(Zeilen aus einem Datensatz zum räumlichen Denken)
---

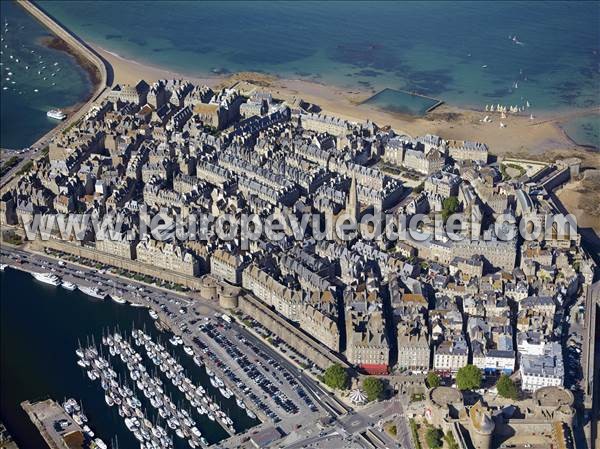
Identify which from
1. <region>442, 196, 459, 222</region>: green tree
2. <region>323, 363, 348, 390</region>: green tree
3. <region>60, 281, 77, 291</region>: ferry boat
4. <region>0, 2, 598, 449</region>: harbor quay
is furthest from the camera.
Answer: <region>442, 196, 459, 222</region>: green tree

---

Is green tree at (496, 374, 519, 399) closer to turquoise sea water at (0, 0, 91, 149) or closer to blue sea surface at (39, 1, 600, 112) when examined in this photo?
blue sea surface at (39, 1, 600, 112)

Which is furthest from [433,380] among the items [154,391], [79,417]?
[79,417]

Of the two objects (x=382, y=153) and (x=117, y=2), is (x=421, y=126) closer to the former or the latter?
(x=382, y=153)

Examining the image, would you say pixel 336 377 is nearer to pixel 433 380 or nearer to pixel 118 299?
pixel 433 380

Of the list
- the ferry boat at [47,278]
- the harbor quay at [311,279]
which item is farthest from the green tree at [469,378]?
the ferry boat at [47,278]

---

[DEINE AUFGABE]
Kannst du im Material den Abschnitt von der Zeile mit „Identify which from“ bis einschließlich der Zeile mit „Answer: <region>442, 196, 459, 222</region>: green“ noch einmal wiedergeben und dabei „ferry boat“ gegen „sailing boat“ austauschen, während alles andere gleich bleibt?

[LÖSUNG DER AUFGABE]
Identify which from
1. <region>442, 196, 459, 222</region>: green tree
2. <region>323, 363, 348, 390</region>: green tree
3. <region>60, 281, 77, 291</region>: sailing boat
4. <region>0, 2, 598, 449</region>: harbor quay
is furthest from the camera.
Answer: <region>442, 196, 459, 222</region>: green tree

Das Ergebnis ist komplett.